Instrucción 1:
Transcriba sin ninguna alteración los registros comprendidos entre la línea que contiene "Judging by the" y el final de los registros, ambos extremos incluidos.
━━━━━ Fragmento del texto ━━━━━
Espacio publicitario

Una pequeña y gran obra

Lo importante acá es que la tragedia de los personajes nos llega, nos toca desde lo humano y nos vemos impelidos a ponernos del lado de ellos y hacernos parte y todo del drama contado

  • RICARDO GIL OTAIZA

24/04/2025 05:03 am

Termino de leer la novela Y apenas nada (Drácena, 2025), del autor mexicano (residenciado en Galicia) Eduardo Rojas Rebolledo, y he quedado impactado. Se trata de una novela breve, tal vez brevísima (145 páginas), en la que se nos narra en capítulos muy cortos una de esas historias que nos dejan reflexionando, cabizbajos, rumiando las cuestiones propias de la existencia, y que nos llevan a exclamar sin titubeos: “¡realidad y ficción son una misma esencia”.

Napoleón Chicomóztoc desaparece el primer domingo de septiembre y se despliega ante nosotros el drama de Lobina, su madre, quien en medio del abatimiento se da a la tarea de buscarlo. Su hijo es un adulto, pero como si no lo fuera, porque como lo expresa el novelista “le patina la sesera”, y no por culpa suya, o de algún insospechado vicio, sino como herencia de su padre, Rito Cué, quien también anduvo perdido en las inconsistencias de la mente y fue hallado muerto (muertito, como diría Monterroso) a la semana de la búsqueda, y lo único que le quedó a su mujer y a su hijo, aparte de la casa, fueron dos fotografías que ella clavó con tachuelas sobre la cama de Napoleón, para que supiera que alguna vez hubo un padre.
━━━━━
Instrucción 2:
Según la reseña de la novela, ¿qué día desaparece Napoleón Chicomóztoc?
━━━━━ Datos extraídos ━━━━━
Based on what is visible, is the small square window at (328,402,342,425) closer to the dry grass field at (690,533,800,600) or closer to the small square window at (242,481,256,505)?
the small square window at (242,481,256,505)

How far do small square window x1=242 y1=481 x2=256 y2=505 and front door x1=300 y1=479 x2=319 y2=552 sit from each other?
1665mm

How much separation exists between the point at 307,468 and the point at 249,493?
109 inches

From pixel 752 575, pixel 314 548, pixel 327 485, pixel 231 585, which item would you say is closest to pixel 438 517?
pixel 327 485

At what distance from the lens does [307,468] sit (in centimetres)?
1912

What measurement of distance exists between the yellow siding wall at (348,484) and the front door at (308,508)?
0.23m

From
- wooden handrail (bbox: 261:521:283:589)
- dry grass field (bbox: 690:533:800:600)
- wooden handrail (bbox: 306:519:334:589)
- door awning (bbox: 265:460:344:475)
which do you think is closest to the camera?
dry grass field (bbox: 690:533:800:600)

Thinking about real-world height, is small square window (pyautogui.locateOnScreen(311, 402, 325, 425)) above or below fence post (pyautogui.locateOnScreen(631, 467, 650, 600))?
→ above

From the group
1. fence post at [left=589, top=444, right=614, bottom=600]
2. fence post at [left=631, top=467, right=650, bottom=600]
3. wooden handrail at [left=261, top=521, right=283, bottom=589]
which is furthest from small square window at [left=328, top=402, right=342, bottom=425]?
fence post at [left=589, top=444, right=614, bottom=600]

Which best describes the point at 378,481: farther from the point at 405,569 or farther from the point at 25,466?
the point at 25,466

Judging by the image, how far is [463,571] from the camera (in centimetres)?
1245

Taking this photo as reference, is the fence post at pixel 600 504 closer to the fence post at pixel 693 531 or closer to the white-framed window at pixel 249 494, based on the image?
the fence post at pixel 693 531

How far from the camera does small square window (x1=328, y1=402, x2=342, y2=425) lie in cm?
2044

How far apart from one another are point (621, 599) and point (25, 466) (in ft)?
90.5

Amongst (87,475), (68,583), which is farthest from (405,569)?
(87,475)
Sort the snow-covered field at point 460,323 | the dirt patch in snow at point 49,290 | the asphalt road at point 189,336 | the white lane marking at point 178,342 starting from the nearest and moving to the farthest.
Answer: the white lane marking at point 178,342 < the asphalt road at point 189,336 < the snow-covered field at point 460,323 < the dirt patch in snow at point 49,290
━━━━━
Resultado de la tarea 1:
Judging by the image, how far is [463,571] from the camera (in centimetres)?
1245

Taking this photo as reference, is the fence post at pixel 600 504 closer to the fence post at pixel 693 531 or closer to the white-framed window at pixel 249 494, based on the image?
the fence post at pixel 693 531

How far from the camera does small square window (x1=328, y1=402, x2=342, y2=425) lie in cm?
2044

How far apart from one another are point (621, 599) and point (25, 466) (in ft)?
90.5

Amongst (87,475), (68,583), which is farthest from (405,569)?
(87,475)
Sort the snow-covered field at point 460,323 | the dirt patch in snow at point 49,290 | the asphalt road at point 189,336 | the white lane marking at point 178,342 starting from the nearest and moving to the farthest.
Answer: the white lane marking at point 178,342 < the asphalt road at point 189,336 < the snow-covered field at point 460,323 < the dirt patch in snow at point 49,290

Resultado de la tarea 2:
El primer domingo de septiembre.